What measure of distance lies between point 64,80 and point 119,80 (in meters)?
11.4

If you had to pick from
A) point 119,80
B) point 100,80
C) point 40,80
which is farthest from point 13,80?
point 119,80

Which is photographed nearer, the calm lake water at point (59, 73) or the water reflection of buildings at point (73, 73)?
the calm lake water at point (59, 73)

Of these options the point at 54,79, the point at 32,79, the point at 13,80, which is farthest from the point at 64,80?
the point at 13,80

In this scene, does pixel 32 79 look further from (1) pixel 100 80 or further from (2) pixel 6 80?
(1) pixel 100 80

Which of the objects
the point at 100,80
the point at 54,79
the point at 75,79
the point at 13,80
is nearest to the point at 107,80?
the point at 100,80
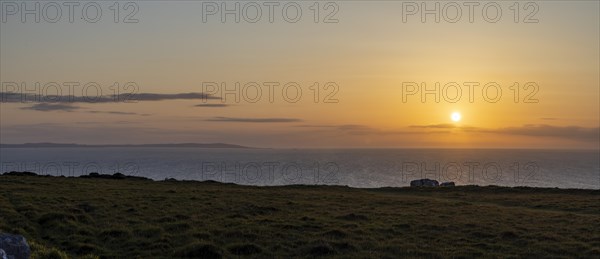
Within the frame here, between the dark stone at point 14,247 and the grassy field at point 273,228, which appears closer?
the dark stone at point 14,247

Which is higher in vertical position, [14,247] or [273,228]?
[14,247]

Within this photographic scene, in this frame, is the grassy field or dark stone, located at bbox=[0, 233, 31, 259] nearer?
dark stone, located at bbox=[0, 233, 31, 259]

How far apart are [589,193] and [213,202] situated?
46.8 m

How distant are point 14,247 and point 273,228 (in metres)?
14.9

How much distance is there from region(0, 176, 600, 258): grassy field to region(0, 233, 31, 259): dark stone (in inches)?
119

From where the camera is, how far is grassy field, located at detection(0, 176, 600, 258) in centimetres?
2303

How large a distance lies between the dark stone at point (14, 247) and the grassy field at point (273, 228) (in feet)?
9.91

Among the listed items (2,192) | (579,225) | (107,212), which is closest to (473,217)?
(579,225)

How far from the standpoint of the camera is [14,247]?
1530 centimetres

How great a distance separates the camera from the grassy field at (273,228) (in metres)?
23.0

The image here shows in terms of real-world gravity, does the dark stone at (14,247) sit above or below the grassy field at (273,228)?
above

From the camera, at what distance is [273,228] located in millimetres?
28094

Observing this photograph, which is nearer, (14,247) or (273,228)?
(14,247)

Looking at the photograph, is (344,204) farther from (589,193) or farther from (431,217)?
(589,193)
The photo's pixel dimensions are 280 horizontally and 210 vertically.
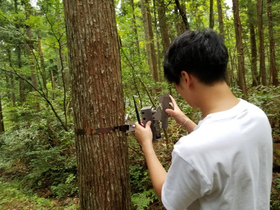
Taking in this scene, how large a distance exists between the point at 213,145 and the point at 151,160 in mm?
548

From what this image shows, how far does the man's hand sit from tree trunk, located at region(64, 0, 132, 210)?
0.40 metres

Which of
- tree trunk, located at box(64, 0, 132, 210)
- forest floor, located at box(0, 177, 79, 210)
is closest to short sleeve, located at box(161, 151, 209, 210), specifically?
tree trunk, located at box(64, 0, 132, 210)

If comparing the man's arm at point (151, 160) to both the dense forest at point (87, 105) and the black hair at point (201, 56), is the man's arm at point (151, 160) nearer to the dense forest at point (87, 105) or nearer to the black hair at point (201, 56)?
the dense forest at point (87, 105)

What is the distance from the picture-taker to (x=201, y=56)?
101cm

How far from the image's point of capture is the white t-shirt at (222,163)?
2.85ft

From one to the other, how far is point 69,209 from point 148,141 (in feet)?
9.87

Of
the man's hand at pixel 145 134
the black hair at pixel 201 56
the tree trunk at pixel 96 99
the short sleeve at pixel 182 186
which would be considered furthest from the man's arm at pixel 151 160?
the black hair at pixel 201 56

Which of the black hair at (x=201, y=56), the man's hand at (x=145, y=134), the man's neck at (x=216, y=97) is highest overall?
the black hair at (x=201, y=56)

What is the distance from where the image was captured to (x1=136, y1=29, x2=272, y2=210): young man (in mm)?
876

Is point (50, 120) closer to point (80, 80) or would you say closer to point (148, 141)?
point (80, 80)

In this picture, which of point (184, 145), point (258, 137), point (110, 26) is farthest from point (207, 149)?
point (110, 26)

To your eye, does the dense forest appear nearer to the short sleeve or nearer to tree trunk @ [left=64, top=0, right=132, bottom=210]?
tree trunk @ [left=64, top=0, right=132, bottom=210]

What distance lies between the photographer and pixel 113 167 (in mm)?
1838

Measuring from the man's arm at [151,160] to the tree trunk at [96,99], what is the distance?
1.41 ft
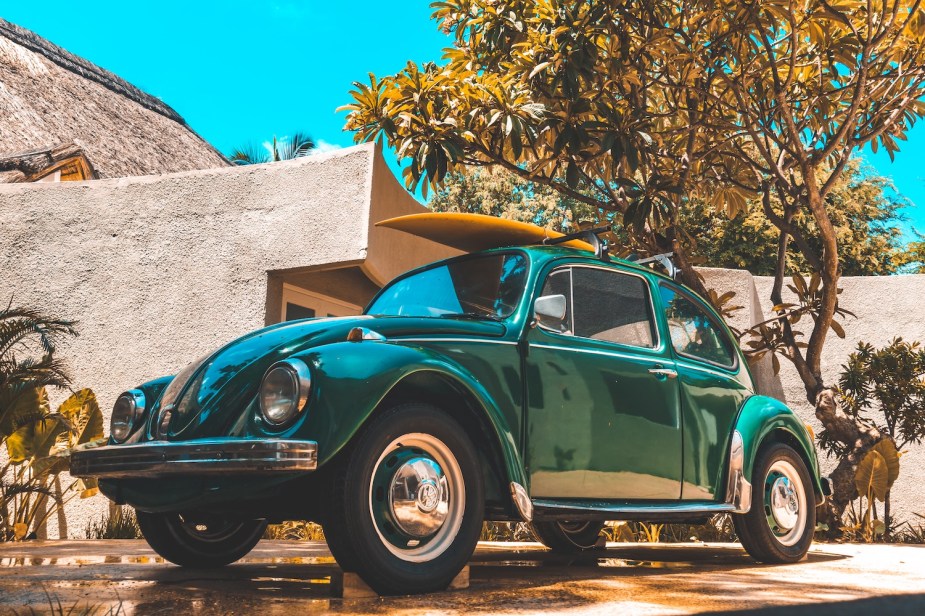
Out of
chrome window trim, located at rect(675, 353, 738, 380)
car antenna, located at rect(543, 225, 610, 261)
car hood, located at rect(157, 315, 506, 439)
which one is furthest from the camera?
chrome window trim, located at rect(675, 353, 738, 380)

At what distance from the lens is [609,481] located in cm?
455

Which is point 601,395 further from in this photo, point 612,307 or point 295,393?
point 295,393

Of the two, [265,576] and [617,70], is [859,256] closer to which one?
[617,70]

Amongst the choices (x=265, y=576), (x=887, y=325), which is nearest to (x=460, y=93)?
(x=265, y=576)

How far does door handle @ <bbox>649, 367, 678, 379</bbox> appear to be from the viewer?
4.99 m

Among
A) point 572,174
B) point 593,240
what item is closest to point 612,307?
point 593,240

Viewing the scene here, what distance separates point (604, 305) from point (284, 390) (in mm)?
2196

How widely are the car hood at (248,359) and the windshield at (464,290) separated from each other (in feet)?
1.29

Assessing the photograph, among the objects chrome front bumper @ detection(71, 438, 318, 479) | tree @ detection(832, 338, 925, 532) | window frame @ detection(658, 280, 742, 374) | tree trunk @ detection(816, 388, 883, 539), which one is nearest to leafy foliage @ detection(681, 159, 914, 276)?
tree @ detection(832, 338, 925, 532)

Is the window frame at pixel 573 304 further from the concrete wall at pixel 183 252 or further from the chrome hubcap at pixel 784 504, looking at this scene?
the concrete wall at pixel 183 252

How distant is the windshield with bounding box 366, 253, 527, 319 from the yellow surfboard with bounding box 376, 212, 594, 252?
0.65 ft

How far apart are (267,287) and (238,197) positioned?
104cm

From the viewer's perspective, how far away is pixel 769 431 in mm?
5578

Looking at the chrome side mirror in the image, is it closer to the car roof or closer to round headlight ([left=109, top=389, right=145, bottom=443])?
Result: the car roof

=-=-=-=-=

> Set exercise
Rewrite the entries from the line containing "How distant is" through the last line as a Markdown table with the columns Row and Entry line, leaving out blank lines.

> Exercise response
| Row | Entry line |
|---|---|
| 1 | How distant is the windshield with bounding box 366, 253, 527, 319 from the yellow surfboard with bounding box 376, 212, 594, 252? |
| 2 | 0.65 ft |
| 3 | How far apart are (267,287) and (238,197) positioned? |
| 4 | 104cm |
| 5 | From the viewer's perspective, how far away is pixel 769 431 in mm? |
| 6 | 5578 |
| 7 | Looking at the chrome side mirror in the image, is it closer to the car roof or closer to round headlight ([left=109, top=389, right=145, bottom=443])? |
| 8 | Result: the car roof |